-- REQUIRED TASK --
Count how many of the lines below contain the string "shows", with uppercase and lowercase treated as different. Reply with the number alone.

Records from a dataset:
** start **
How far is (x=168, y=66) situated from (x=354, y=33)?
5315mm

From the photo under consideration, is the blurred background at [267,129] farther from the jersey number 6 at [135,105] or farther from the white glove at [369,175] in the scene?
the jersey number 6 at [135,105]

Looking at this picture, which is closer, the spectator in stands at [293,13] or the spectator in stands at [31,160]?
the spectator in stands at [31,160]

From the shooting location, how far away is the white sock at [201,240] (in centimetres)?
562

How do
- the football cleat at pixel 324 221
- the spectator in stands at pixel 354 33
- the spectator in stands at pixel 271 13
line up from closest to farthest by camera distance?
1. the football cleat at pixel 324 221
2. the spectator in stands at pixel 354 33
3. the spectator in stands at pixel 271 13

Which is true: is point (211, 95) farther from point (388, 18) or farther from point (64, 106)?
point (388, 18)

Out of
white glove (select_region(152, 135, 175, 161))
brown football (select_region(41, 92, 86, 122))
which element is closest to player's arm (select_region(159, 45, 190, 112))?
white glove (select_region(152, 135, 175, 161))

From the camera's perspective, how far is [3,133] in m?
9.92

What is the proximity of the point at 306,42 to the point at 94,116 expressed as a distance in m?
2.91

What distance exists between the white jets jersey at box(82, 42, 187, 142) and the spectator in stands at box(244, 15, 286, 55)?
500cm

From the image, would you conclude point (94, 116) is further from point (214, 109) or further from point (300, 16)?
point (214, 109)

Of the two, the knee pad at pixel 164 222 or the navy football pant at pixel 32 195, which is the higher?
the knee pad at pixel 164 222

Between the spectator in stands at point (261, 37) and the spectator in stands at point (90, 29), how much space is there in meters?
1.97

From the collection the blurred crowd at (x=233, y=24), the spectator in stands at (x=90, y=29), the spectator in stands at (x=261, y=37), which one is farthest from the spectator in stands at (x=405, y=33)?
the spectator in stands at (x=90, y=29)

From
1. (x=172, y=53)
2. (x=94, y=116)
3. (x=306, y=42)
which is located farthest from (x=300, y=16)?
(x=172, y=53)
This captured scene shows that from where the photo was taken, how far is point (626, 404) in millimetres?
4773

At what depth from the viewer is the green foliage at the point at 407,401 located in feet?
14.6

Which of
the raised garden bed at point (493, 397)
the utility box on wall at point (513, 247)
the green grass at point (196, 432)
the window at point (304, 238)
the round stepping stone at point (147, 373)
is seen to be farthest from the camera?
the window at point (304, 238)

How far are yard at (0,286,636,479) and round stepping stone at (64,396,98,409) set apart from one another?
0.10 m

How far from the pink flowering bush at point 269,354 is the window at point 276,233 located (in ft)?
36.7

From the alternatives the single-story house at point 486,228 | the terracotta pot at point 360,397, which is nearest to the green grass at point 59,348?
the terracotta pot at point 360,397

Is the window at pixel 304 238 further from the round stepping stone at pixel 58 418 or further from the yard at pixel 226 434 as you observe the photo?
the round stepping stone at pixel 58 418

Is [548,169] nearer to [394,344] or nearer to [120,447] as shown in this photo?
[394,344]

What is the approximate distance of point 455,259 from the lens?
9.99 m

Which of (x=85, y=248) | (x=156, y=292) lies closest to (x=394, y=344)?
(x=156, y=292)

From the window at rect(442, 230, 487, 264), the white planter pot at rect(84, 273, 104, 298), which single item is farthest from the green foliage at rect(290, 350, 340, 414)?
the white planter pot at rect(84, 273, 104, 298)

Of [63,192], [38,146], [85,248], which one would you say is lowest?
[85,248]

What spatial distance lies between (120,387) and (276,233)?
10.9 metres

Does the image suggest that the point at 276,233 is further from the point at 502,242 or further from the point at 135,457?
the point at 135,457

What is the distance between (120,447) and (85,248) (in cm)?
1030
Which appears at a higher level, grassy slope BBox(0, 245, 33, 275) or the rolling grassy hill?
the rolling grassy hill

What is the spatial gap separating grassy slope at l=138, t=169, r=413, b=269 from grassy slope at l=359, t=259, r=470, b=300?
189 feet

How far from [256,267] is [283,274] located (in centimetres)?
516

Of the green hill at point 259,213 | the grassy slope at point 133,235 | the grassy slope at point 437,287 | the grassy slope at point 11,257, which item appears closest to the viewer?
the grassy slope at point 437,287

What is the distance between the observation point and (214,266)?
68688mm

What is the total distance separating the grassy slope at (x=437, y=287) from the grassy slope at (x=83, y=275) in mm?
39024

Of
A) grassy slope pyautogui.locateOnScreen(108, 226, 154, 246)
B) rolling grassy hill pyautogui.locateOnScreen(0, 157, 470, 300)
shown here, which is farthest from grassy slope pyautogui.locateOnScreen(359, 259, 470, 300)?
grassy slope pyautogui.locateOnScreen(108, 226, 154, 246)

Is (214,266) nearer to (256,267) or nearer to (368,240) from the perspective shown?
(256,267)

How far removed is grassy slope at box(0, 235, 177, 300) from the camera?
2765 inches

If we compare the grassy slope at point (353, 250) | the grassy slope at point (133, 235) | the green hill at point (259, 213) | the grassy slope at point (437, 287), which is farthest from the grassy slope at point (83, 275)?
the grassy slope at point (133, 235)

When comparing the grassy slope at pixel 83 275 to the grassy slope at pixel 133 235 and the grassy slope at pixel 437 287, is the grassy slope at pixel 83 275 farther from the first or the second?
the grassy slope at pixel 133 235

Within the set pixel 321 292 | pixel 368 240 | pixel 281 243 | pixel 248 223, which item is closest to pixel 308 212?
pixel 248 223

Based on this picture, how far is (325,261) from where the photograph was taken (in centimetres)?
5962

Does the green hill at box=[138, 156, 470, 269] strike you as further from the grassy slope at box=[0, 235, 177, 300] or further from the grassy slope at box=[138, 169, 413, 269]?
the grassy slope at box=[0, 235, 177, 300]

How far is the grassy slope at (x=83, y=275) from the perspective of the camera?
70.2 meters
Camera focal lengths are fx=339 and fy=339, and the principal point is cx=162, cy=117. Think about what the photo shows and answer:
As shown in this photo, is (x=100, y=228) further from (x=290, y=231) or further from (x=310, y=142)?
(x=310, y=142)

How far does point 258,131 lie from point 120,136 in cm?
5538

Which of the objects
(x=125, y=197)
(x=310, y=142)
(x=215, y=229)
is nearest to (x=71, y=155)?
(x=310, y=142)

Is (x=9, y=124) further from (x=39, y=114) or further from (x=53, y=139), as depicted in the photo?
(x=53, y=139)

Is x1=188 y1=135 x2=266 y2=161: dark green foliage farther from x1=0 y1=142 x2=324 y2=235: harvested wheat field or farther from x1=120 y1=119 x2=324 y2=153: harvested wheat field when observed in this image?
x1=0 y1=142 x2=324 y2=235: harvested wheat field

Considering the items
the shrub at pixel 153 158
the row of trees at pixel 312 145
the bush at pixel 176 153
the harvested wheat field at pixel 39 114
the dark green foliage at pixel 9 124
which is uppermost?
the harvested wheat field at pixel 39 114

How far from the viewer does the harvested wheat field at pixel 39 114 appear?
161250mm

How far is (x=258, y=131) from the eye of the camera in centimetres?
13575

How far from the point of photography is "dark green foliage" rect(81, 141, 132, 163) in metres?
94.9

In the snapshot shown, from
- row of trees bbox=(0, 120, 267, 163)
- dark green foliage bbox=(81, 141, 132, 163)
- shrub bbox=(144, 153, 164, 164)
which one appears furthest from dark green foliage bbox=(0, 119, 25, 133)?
** end **
-- EXERCISE OUTPUT --
2